Palermo Pride, tutti i perché dello spostamento a settembre

Il Palermo Pride spostato da giugno a settembre? Forse sarebbe corretto parlare di un prolungamento, con uno slittamento del clou a fine estate. Il motivo? per fare le cose in grande nell’anno di Palermo Capitale italiana della Cultura. Nel tradizionale periodo di svolgimento della manifestazione, infatti, non sarebbe stato possibile organizzare eventi con la partecipazione tutti i personaggi e i rappresentanti del mondo Lgbti, proprio perché impegnati nell’Onda pride, il percorso dei pride che si svolgono nelle città del territorio nazionale (questo il programma con tutti gli appuntamenti). A settembre, inoltre, è prevista a Palermo un’altra iniziativa, Educare alle differenze, il più importante appuntamento italiano gratuito dedicato all’educazione laica, pubblica e plurale. Anche questo ha influito sulla decisione degli organizzatori di rinviare il Pride.

Con lo slittamento (se di slittamento di può parlare) non c’entra nemmeno la vicinanza della data dell’inaugurazione di Manifesta 12, la Biennale internazionale di arte contemporanea che si svolge a Palermo, con il tradizionale periodo in cui si svolge il Pride. L’amministrazione comunale, infatti, aveva dato l’ok, a febbraio, quando c’era stata la riunione tra gli organizzatori del Pride e la giunta. Una scelta, insomma, decisa proprio dall’organizzazione.

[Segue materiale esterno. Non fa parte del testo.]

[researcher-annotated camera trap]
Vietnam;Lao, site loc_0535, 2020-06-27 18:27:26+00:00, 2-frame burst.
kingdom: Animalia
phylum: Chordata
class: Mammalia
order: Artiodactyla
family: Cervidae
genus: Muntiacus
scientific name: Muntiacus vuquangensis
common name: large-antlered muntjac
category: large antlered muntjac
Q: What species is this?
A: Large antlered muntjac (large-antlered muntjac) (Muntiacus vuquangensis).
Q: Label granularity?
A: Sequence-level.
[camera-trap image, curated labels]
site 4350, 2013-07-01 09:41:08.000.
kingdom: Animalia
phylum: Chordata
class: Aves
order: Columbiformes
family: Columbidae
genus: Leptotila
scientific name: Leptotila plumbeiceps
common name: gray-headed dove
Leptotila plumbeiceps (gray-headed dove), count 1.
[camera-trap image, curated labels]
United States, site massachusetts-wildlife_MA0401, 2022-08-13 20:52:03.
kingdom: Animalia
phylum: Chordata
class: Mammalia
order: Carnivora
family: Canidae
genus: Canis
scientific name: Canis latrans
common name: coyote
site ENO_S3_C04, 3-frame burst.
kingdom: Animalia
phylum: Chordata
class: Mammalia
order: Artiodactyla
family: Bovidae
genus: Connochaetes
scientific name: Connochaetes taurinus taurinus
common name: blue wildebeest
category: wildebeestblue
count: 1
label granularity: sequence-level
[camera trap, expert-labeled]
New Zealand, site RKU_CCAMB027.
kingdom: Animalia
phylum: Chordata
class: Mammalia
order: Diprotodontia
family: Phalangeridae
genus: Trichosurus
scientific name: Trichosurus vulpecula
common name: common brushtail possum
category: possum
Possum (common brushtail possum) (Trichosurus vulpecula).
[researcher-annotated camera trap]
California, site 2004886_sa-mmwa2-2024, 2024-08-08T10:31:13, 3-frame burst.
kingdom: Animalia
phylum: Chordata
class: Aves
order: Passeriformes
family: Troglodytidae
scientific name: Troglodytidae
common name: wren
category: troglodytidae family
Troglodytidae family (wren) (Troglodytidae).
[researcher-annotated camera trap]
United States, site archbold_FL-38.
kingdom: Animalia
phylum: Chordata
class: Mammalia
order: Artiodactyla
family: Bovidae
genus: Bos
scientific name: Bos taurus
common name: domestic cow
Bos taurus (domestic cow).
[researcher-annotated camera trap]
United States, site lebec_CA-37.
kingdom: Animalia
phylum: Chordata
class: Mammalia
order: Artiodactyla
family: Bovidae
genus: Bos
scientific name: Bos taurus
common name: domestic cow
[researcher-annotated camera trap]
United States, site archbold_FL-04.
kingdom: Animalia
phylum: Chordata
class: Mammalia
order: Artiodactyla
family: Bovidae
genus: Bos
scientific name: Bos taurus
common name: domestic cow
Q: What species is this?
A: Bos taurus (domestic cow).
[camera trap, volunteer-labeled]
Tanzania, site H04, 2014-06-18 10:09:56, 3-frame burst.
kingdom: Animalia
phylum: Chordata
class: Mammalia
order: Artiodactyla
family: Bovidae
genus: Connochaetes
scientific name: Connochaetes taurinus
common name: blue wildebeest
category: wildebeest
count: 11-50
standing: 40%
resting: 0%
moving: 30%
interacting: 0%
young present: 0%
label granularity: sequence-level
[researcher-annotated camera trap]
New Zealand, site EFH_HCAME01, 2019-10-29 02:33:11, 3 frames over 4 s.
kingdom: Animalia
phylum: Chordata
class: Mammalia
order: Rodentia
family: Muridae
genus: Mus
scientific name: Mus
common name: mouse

Insomma, un po’ di pazienza per dare alla città un pride in grande. C’era chi inizialmente aveva storto il naso per la posticipazione, come il giornalista Totò Rizzo, che in un post aveva espresso perplessità sul fatto che il Pride non si svolgesse ‘al tempo del pride’. Alla questioni poste da Rizzo aveva risposto Massimo Milani, tra gli organizzatori della manifestazione: “Il Pride si allunga, non slitta a Settembre, con iniziative a luglio e agosto e con il village e la parata finale a Settembre”. Nessuna polemica, insomma, con tanto di volemose bene finale, con Rizzo e Milani che tra i commenti si scambiano saluti amichevoli.